TOPEKA — The 2020 Kansas Shrine Bowl will look different on Saturday, but there are two local standouts set to represent the East in the game — St. Paul’s Adam Albertini and Erie’s Caype Johnston.

The 47th Annual Shrine Bowl is taking precautions this year due to the ongoing COVID-19 pandemic. Players and coaches have been wearing masks frequently during the week of practice leading up to Saturday’s game, attendance will be capped at Hummer Sports Complex for the game and fans and media will be asked to socially distance and wear masks.

The Shrine Bowl is coordinating with the Shawnee County COVID-19 Task Force to ensure the game happens safely.

“I’m happy that they’re going to have the game,” St. Paul head coach Keith Wiatrak said. “I honestly thought for a while they wouldn’t have the Shrine Bowl. They canceled the 8-Man All-Star Game and other stuff. So I’m really happy they get to participate.” 

“It’s not impacting it negatively at all,” Albertini added. “We’re taking extra precautions in wearing the mask. But it hasn’t bothered me. All the boys are still hanging out while we keep our distance. I’m loving it here.” 

For Albertini, the tailback tallied 1,764 rushing yards on 135 carries with 38 touchdowns — a 13-yards-per-carry average while scoring a touchdown every 3.5 touches. 

As a quarterback, Albertini threw for 402 yards and five touchdowns. He added seven punt return touchdowns, three kick return scores, two interception returns to the house, a receiving touchdown and a fumble return to the end zone. 

In all, Albertini racked up 57 total touchdowns in 11 games and help guide St. Paul to the quarterfinals of the state playoffs.

“When you’re an 8-Man coach and you get a kid selected to the Shrine Bowl, that means you had one of the best players in the state on your team,” Wiatrak said. “Adam has worked hard for any accolades he gets.” 

Albertini’s selection to the Shrine Bowl follows the standard his older brother, Anthony Albertini, set in 2018 when he played in the all-star game.

The St. Paul star said donning an Indians helmet for the last time will conjure mixed emotions on Saturday.

“It’s definitely bittersweet,” Albertini said. “You’re excited that you’re considered among the best in Kansas. But at the same time, it’s my last time sporting the maroon and gold spears on the side of my helmet. But I’m cherishing the moment.” 

As for Johnston, the lineman for the Red Devils is relishing his nomination to the Shrine Bowl.

“It’s a big opportunity. It’s pretty crazy, I was shocked when I got selected. I’m excited for it,” Johnston said.

Erie Red Devils coach Eddie Kearns highlighted the fact that Johnston missed games due to injury and still earned the recognition.

“It’s a very good opportunity for Caype,” Kearns said. “He was hurt for the first four games of the year.

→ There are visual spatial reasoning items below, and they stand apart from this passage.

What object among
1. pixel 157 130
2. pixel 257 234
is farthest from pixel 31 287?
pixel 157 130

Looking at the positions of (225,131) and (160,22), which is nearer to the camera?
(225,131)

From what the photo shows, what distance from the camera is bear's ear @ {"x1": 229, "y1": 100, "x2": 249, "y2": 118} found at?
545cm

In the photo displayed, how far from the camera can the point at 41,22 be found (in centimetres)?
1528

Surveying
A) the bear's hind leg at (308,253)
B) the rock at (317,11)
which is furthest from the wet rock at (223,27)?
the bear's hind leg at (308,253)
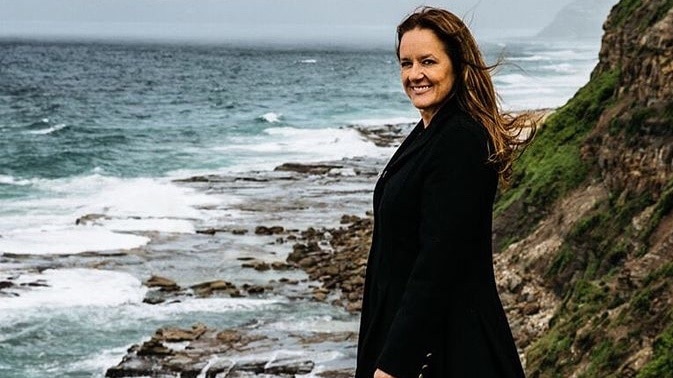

So he had a slow start. That might have been part of the reason he wasn’t looked at early from colleges. But at the end, I’ve got colleges asking me if he’s signed.” 

According to Kearns, Johnston led Erie in one of the most pivotal lineman stat categories despite the lost time.

“The biggest impact he had for us was that he was a big and strong kid, so he helped create a true strong and weak side,” Kearns said. “He does a great job of blocking. He had more pancakes than anybody on the team and played fewer games than anybody. He’s also got great feet and great hands. Any time we can put those two together, it’s great.”

Johnston will continue his football career at Kansas Wesleyan University. 

Albertini is headed to Pittsburg State, where he’s been working out over the course of the summer. The running back said those workouts have helped keep him in shape when many athletes have been sidelined in the offseason.

“It’s been a big blessing,” Alberitni said. “You get out in the heat and figure out how in shape you need to be. It’s helped me a lot. Everything that I’ve been through at Pitt State so far has helped me this week. It’s all coming full circle.”

When the game kicks off, both Albertini and Johnston hope to fill their roles the same way they did in the fall.

For Johnston, that’s winning the battle in the trenches.

“I just want to open holes for my running backs and keep my quarterback protected,” Johnston said. 

For Albertini, that’s taking advantage of any opportunity with the ball in open space.

“I’ve made it a big point to myself to not get outside of my comfort zone,” Albertini said. “I’m a receiver here at the Shrine Bowl. Once you catch the ball, you’re a running back. And I’m here to win. I don’t care that it’s an all-star game. I want to beat the west side. So I expect to make plays to help my team win.” 

Dariq Williams of the Parsons Vikings was also selected to the Shrine Bowl, but the star wide receiver is currently rehabbing from knee surgery. 

Saturday’s Shrine Bowl kicks off at Hummer Sports Complex in Topeka at 7 p.m.